New Canaan quarterback Matt Milano
And then there were eight. Or two. Eight teams still alive for Saturday’s four state championship games, two — Staples and New Canaan — representatives from the FCIAC.
In comparing this season to others, like an elusive runner it is difficult to get a grasp on a firm analysis. It certainly wasn’t the best season in recent memory, yet far from the worst. The top of the pack took a step back, the middle of the pack a step forward, yet with a number of teases there was just one seismic hit to the elite programs: Stamford’s win over New Canaan.
Still, the league placed four teams in the state playoffs and, though both representatives come in as underdogs, has a chance at producing a pair of state champions.
Overall, the season left one again longing for a better way to produce a playoff pool outside of a point system, where teams end up being victims to uneven schedules that sometimes leave some of the best ones at home.
Having an uneven 19 members and the priority placed on Thanksgiving games will continue to keep the FCIAC from having a fully satisfactory way of determining the teams that qualify for the championship game. It still would be possible to have two divisions, have all intra-city and -town schools play one another and produce a format where teams play 60-70 percent of an equal schedule to crown division champions.
It would be an imperfect but improved system, but that is an argument for another day.
Let’s focus on what was, rather than on what could be.
Most valuable player
1. Matt Milano, New Canaan. The first two-year starting quarterback at the school since Curtis Casali, the soft-spoken Milano picked up where he left off a year ago, at times putting the team on his shoulders for heroic comebacks, most prominently against Brien McMahon. Milano rewrote the school record book for single-season and career records, some that stood for four decades. Fairly or not to Stamford, people will always wonder if the Rams might still be undefeated if Milano was not sidelined by a migraine headache in the first quarter against the Black Knights. On a purely personal note, I have covered 22 of the 25 games Milano has started. He is a much better person than he is a player.

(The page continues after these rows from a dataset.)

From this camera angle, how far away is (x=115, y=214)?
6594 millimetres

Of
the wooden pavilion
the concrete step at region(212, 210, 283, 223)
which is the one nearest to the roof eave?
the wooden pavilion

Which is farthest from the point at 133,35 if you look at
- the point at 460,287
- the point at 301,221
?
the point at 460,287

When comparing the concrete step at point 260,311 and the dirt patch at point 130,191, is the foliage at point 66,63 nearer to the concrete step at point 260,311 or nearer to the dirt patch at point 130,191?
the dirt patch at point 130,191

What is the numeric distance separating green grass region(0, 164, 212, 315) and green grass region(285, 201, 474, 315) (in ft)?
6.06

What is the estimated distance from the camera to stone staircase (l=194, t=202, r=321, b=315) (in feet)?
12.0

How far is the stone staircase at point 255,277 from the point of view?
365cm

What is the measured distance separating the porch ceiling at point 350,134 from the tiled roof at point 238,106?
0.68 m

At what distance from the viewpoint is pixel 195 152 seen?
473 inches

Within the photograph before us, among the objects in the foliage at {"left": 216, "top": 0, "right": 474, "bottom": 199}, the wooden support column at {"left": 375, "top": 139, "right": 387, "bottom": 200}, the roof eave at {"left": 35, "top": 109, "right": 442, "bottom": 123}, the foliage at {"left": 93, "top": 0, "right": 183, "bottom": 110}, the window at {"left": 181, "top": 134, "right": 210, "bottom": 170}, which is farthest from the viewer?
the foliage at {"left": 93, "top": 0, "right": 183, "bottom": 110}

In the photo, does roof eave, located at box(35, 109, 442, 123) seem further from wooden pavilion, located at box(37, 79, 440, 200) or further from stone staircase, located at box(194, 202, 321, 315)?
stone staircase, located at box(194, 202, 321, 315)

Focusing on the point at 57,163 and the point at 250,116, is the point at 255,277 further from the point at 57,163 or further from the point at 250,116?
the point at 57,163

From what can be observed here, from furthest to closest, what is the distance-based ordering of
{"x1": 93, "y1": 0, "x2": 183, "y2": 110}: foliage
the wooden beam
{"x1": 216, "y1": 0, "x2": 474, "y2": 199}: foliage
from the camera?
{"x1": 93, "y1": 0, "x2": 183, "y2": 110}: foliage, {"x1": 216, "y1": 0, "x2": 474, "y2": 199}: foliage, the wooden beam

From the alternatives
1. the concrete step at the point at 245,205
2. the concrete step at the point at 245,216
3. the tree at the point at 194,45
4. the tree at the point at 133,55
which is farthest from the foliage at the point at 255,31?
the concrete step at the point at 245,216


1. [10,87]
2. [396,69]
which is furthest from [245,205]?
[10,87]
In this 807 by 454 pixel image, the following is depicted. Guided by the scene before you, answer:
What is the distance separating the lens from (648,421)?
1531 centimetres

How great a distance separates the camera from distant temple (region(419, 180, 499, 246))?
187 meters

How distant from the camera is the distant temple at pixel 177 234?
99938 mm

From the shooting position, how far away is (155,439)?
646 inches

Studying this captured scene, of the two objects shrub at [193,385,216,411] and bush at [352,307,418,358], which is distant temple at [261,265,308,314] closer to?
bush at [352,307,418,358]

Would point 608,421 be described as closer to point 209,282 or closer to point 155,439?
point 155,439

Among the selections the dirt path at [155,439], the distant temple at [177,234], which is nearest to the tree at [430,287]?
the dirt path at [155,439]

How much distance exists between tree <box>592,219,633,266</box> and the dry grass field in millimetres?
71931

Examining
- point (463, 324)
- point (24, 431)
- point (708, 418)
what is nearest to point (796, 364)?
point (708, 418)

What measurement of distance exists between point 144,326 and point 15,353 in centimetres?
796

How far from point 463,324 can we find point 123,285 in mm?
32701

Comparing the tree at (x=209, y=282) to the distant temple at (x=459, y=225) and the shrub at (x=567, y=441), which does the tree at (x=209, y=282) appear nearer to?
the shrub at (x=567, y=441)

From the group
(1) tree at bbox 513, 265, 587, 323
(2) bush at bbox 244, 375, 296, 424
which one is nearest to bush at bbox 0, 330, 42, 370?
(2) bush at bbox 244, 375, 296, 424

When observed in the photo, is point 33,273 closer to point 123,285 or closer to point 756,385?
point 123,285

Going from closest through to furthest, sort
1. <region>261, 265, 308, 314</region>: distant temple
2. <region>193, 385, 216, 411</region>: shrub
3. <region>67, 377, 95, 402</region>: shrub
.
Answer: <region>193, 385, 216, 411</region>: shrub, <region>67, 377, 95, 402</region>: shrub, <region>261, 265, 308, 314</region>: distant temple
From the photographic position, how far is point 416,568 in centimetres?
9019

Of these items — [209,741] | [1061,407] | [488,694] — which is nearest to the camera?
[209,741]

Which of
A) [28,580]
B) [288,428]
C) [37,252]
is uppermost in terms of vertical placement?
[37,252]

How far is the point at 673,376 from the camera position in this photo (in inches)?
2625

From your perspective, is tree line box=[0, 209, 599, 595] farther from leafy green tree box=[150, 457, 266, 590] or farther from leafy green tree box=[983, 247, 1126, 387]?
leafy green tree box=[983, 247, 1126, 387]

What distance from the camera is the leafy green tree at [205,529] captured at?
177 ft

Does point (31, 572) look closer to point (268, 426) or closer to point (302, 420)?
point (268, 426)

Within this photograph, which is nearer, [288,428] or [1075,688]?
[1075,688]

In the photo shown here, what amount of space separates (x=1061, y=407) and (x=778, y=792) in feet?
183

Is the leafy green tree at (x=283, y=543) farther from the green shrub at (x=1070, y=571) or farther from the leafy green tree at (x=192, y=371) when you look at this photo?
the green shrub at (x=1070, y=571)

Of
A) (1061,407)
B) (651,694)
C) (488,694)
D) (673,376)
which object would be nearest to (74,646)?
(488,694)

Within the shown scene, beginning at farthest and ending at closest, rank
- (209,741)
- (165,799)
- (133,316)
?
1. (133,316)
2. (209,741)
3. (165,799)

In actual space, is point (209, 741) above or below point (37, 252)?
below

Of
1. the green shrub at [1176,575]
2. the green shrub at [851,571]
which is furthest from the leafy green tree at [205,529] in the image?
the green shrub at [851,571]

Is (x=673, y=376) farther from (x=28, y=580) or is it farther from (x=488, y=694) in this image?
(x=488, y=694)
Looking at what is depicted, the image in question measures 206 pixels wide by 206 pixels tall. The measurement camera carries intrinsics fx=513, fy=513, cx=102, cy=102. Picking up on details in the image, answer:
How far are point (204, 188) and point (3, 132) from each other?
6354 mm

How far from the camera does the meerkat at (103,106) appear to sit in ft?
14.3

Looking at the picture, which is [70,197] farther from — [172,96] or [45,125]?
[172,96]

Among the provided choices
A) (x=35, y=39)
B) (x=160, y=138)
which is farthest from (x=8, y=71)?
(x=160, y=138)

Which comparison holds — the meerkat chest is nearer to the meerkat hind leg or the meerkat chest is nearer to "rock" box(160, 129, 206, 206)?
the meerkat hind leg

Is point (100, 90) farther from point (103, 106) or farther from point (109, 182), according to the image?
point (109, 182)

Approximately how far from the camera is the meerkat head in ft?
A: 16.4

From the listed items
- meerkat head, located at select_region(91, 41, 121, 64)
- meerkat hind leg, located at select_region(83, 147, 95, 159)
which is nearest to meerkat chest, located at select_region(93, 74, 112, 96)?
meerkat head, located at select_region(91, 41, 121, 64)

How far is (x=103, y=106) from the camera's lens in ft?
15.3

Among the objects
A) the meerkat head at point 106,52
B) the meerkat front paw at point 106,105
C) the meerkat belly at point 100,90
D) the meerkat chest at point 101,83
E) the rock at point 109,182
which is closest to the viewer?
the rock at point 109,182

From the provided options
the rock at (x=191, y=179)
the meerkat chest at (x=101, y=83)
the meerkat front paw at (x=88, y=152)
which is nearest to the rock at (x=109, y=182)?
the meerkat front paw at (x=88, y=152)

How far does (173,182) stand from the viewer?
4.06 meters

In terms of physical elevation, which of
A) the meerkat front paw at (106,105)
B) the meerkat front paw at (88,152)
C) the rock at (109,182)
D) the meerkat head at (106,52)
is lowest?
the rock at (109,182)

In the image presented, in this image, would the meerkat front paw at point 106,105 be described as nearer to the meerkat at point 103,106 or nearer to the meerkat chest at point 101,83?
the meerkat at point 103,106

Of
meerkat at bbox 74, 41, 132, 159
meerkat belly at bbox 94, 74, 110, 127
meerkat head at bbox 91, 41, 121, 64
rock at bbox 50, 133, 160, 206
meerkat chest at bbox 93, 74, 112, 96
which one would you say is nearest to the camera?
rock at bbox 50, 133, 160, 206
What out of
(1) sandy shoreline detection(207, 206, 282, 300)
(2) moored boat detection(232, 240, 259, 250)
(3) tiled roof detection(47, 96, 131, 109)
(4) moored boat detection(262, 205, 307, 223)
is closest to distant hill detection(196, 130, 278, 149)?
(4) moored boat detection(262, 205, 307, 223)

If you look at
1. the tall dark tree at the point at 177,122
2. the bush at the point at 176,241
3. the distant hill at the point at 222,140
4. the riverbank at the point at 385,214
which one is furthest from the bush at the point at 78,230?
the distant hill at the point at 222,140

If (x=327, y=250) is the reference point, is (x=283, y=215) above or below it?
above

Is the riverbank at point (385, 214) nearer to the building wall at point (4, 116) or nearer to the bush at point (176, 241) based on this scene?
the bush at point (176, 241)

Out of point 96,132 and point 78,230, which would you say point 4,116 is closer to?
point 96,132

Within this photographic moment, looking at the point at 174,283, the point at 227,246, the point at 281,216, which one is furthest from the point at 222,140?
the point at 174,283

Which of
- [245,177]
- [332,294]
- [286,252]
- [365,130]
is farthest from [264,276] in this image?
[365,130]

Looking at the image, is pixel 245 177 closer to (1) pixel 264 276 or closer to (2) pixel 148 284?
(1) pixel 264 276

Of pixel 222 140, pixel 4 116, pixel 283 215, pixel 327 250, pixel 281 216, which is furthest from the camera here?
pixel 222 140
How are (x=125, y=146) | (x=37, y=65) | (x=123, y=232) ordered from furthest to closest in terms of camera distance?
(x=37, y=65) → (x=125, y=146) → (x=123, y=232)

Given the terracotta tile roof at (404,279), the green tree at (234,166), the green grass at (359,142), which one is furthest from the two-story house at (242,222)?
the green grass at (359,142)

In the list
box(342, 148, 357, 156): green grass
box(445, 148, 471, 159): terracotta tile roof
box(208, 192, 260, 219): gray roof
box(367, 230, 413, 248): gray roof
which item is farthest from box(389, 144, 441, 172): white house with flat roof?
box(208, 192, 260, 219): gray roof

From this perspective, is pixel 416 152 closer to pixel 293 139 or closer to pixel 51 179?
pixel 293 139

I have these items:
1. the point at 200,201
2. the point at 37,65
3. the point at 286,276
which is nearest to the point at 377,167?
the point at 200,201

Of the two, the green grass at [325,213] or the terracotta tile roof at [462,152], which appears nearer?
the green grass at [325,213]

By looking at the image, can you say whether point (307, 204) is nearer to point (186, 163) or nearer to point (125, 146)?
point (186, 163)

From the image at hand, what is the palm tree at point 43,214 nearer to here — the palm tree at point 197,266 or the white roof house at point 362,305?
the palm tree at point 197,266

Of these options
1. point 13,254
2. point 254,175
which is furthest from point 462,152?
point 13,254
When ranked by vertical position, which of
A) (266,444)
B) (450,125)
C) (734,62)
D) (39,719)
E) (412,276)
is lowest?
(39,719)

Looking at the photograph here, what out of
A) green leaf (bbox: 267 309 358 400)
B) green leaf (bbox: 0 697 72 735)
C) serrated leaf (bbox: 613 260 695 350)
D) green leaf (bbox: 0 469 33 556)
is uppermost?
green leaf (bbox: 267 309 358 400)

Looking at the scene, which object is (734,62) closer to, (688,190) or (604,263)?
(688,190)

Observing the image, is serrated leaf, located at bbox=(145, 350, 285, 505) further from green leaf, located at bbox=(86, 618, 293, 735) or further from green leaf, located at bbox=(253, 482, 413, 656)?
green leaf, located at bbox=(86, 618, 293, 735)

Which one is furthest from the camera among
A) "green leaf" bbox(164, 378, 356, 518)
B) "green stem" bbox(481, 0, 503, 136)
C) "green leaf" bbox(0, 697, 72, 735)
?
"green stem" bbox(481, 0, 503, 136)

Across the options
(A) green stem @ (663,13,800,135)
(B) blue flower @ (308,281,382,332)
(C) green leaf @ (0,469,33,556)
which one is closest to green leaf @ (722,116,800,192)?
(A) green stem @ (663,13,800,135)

2. Delshawn Wilson, Norwalk. Converted to quarterback, Wilson was one of the main reasons the Bears were the feel-good story of the season, earning a state playoff berth and winning a quarterfinal game in coach Sean Ireland’s first season. Wilson threw for 1,471 yards and 14 touchdowns, ran for 563 yards and five touchdowns, and had six interceptions. That’s pretty valuable.
3. Shane Nastahowski, Greenwich. The area’s best two-way player, Nastahowski led the Cardinals in rushing, scoring and tackles. He led Greenwich to the brink of an FCIAC title, and it was unfortunate that a paucity of bonus points kept him — and the rest of the Cardinals — home for the Class LL playoffs.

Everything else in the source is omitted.